[Begin The input]
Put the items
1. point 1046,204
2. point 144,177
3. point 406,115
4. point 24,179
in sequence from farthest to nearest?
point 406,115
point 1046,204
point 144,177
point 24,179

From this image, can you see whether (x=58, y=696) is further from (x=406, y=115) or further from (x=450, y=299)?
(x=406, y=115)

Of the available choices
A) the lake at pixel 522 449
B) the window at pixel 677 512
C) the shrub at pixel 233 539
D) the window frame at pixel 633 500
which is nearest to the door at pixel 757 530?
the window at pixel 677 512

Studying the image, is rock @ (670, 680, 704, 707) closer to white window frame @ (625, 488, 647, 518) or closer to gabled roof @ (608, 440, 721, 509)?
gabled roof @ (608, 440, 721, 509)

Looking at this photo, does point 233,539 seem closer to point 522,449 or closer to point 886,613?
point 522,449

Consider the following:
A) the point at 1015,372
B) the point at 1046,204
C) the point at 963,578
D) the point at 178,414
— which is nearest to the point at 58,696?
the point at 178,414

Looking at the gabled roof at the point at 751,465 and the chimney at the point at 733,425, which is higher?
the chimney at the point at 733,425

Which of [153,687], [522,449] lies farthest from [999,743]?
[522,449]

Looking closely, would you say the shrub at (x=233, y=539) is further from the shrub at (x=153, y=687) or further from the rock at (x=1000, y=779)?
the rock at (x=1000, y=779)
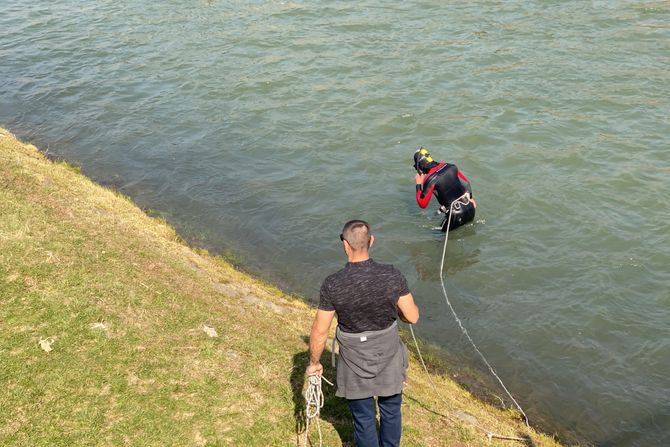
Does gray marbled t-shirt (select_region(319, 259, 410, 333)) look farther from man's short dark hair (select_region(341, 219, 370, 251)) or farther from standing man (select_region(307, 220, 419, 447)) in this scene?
man's short dark hair (select_region(341, 219, 370, 251))

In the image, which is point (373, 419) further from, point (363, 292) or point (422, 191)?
point (422, 191)

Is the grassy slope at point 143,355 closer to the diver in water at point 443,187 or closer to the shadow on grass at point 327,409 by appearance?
the shadow on grass at point 327,409

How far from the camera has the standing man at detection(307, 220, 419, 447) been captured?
5.71 m

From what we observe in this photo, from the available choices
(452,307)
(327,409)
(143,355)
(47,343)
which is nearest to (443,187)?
(452,307)

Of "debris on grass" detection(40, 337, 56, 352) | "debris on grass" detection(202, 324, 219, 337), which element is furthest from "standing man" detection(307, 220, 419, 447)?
"debris on grass" detection(40, 337, 56, 352)

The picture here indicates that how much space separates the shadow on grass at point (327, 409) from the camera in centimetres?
729

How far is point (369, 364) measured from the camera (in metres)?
5.98

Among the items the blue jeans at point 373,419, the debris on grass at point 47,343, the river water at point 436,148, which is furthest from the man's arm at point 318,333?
the river water at point 436,148

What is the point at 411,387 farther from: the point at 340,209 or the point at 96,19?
the point at 96,19

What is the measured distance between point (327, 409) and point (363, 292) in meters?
2.57

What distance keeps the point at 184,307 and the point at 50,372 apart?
6.96 feet

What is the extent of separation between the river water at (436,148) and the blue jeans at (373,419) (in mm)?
4776

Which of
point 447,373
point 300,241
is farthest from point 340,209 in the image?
point 447,373

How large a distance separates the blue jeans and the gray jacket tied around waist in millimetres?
[End The input]
● **Required task**
Revise all of the items above so that each "standing man" becomes "person standing", and leave every other word as it is. Omit the pictures from your answer.

● **Task result**
Put the items
1. point 1046,204
2. point 144,177
3. point 406,115
4. point 24,179
in sequence from farthest to nearest?
point 406,115
point 1046,204
point 144,177
point 24,179

From this image, can you see whether (x=58, y=696) is further from (x=406, y=115) or further from (x=450, y=299)?
(x=406, y=115)

Of the available choices
A) the lake at pixel 522 449
B) the window at pixel 677 512
C) the shrub at pixel 233 539
D) the window frame at pixel 633 500
which is nearest to the door at pixel 757 530?
the window at pixel 677 512

Studying the image, is rock @ (670, 680, 704, 707) closer to white window frame @ (625, 488, 647, 518) or closer to gabled roof @ (608, 440, 721, 509)?
gabled roof @ (608, 440, 721, 509)

Looking at this photo, does point 233,539 seem closer to point 522,449 or closer to point 886,613?
point 522,449

Consider the following:
A) the point at 1015,372
B) the point at 1046,204
C) the point at 963,578
D) the point at 178,414
— which is nearest to the point at 58,696?
the point at 178,414

Looking at the gabled roof at the point at 751,465 and the chimney at the point at 733,425, which is higher?
the chimney at the point at 733,425

Which of [153,687], [522,449] lies farthest from [999,743]?
[522,449]

Looking closely, would you say the shrub at (x=233, y=539) is further from the shrub at (x=153, y=687) or further from the rock at (x=1000, y=779)?
the rock at (x=1000, y=779)
Does gray marbled t-shirt (select_region(319, 259, 410, 333)) look farther from man's short dark hair (select_region(341, 219, 370, 251)) or farther from person standing (select_region(307, 220, 419, 447)) in this scene?
man's short dark hair (select_region(341, 219, 370, 251))

In the image, which is point (373, 419) further from, point (363, 292) or point (422, 191)?
point (422, 191)

Is the grassy slope at point 143,355 closer to the diver in water at point 443,187 or closer to the shadow on grass at point 327,409 by appearance?
the shadow on grass at point 327,409

How far from the camera has the person standing at detection(307, 220, 419, 447) been captured?
5.71 m

From what we observe in this photo, from the available choices
(452,307)
(327,409)
(143,355)
(47,343)
which is nearest to (443,187)?
(452,307)

Of "debris on grass" detection(40, 337, 56, 352) | "debris on grass" detection(202, 324, 219, 337), which element is furthest from "person standing" detection(307, 220, 419, 447)?
"debris on grass" detection(40, 337, 56, 352)

The picture here indicates that how much space separates the shadow on grass at point (327, 409) from the camera in centimetres?
729

How far is point (369, 364) measured from the camera (in metres)?
5.98

Among the items the blue jeans at point 373,419, the debris on grass at point 47,343, the river water at point 436,148, which is furthest from the man's arm at point 318,333?
the river water at point 436,148

What is the point at 411,387 farther from: the point at 340,209 or the point at 96,19?
the point at 96,19

What is the measured distance between point (327, 409) and point (363, 292) in meters?
2.57

What distance keeps the point at 184,307 and the point at 50,372 apart?
6.96 feet

What is the extent of separation between the river water at (436,148) and the blue jeans at (373,419) (in mm)?
4776

Which of
point 447,373
point 300,241
is farthest from point 340,209 in the image?
point 447,373

How large a distance separates the blue jeans and the gray jacket tied around waist in millimetres?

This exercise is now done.